-- RECORDED DATA --
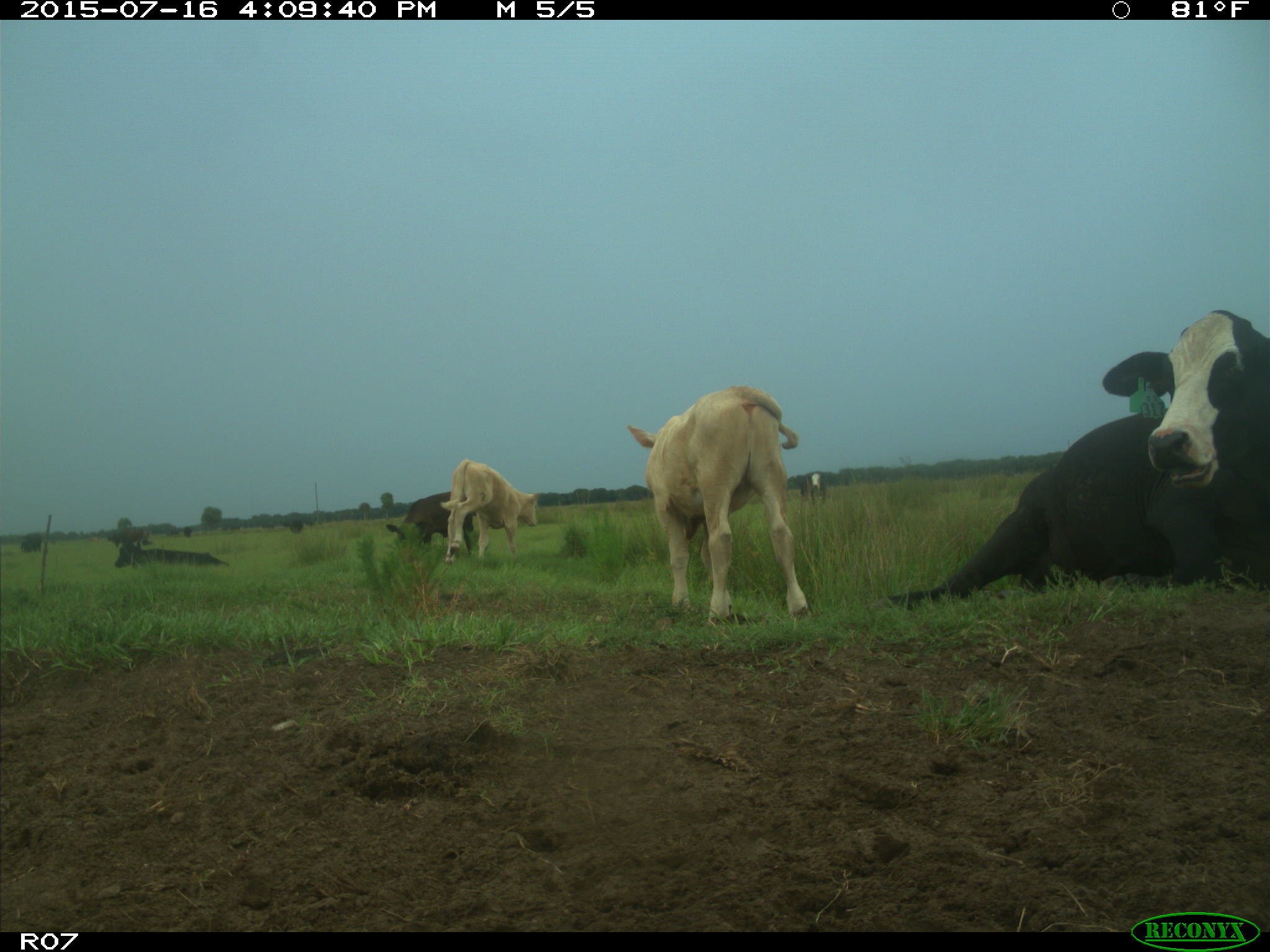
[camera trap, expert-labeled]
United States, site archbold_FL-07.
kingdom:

-- PROBLEM TO SOLVE --
Would you reproduce the lines above exactly, without carrying over the pictures?

-- FINAL ANSWER --
[camera trap, expert-labeled]
United States, site archbold_FL-07.
kingdom:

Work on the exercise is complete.